Fall 2010 Schedule of Oral Presentations
12:15 Introduction and opening remarks
12:30 William Barber and Dr. Roger Drake, Social Skills Interventions for Autistic Children
This paper examines the different methods and techniques used to enhance the social and personal life of Autistic children. Many techniques have been formed such as video modeling, peer response training, art therapy, and other creative modern methods. I will also discuss the use of the role of education and the IEP on how to enhance Autistic children's social lives.
12:50 Traci Click and Dr. Kathleen Kinkema, The Podium and Beyond
Whitewater slalom is a unique sport. This sport involves a moving playing field that is constantly changing. Success in the sport depends not only on an athlete’s physical prowess but also on their ability to make sophisticated decisions in less than ideal circumstances. The purpose of this study was to determine whether there was a relationship between coaching style and performance among whitewater slalom athletes. Participants included US canoe and kayak team members, development athletes, and coaches. The athletes and coaches were observed and interviewed. From these interviews and observations two types of coaching styles were prevalent, a directive style and an autonomy supportive style. Results revealed that the use of an autonomy supportive coaching style can be extremely effective for Whitewater slalom athletes. Variables that were discovered to affect results were age, gender, competition, paddling experience, and the coaching style that paddler was originally exposed to.

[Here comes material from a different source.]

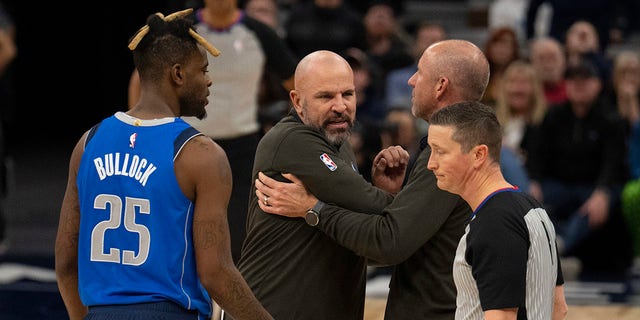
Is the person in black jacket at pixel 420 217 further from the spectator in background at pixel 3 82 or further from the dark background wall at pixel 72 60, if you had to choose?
the dark background wall at pixel 72 60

1:10 Emily Donahue and Dr. Robin Bingham, Quantitative genetic analysis of herbivore defensive traits in Asclepias speciosa
We quantified mechanical and chemical herbivore defensive traits in a population of Asclepias speciosa in the Gunnison basin. Using a quantitative genetic approach 62 plants taken from 5 full-sub families were grown in a common garden and analyzed for constitutive levels of latex, water content, specific leaf area, and cardenolides. We found marginally significant differences among families for latex production only and no evidence for significant genetic correlation between any of the traits measured. These results provide a foundation from which future studies on genetic variation in herbivore defensive traits in A. speciosa will be developed.

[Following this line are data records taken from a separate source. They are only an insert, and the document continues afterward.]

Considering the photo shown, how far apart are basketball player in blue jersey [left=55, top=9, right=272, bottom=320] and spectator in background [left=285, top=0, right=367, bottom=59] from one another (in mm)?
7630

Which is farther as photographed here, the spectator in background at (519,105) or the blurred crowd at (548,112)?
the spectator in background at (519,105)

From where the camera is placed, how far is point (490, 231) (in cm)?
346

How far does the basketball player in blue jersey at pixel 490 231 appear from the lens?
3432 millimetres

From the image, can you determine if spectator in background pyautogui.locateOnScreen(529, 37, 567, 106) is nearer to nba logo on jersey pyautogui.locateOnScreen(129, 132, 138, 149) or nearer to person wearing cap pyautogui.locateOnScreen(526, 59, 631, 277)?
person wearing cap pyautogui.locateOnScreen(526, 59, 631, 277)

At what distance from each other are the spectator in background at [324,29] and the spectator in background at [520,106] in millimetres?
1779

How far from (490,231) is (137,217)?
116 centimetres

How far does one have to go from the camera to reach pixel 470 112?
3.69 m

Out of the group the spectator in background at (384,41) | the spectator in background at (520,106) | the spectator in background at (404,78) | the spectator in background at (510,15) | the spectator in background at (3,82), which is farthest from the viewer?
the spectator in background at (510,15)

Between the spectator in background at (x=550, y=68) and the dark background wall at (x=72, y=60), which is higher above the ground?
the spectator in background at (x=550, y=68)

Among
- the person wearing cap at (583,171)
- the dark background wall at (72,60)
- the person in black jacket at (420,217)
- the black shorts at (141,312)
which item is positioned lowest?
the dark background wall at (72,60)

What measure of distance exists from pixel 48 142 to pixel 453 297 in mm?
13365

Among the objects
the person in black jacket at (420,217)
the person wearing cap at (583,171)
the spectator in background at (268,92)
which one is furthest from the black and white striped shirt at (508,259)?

1:30 Marcella Fremgen and Dr. Robin Bingham, Effects of Shading on Caterpillar Performance
Plants are sessile organisms and therefore must be capable of obtaining resources and avoiding predation without moving. Plants that experience competition for light, an important resource, induce the shade avoidance response. Plants also have a number of methods to repel insect herbivores, including chemical defenses. Light competition and herbivory are antagonistic selective forces and a plant must allocate resources towards one or the other. Light competition is induced by decreasing the red: far red light ratio. This hypothesis predicts that plants growing in sun will be better defended than shade plants. A preliminary test revealed that insects do not grow as quickly on shade plants as on sun plants, indicating better defense in the shade. Though field studies have found similar results, other laboratory studies with a bioassay indicate that shaded plants are poorly defended when compared to sun plants.

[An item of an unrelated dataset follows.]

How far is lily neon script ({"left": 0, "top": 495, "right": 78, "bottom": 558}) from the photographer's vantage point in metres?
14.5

1:50 Nikki De Rosia, Sarah Rodriguez and Dr. Heather Thiessen-Reilly, I Sing the Body Eclectic; Tattoos as Social and Artistic Expression
Generally when people are asked why they get tattoos, they respond that they did it for themselves. However, tattoos are also a form of art and art gains meaning from society. So despite seeming intensely personal, tattoos will often reveal more about an individual’s relationship with society than simply being a reflection of individual choice. As a form of artistic expression, tattoos also are a reflection of the vision of the tattoo artist as much as that of the person getting the tattoo. Tattoos are a way of expressing society’s forces on individuals and art is a reflection of these forces. As tattooing has become more accepted as an art form it has also become a more recognizable social expression. All of this culminates in meaning that tattoos are equivalent to art, which is equivalent to social expression.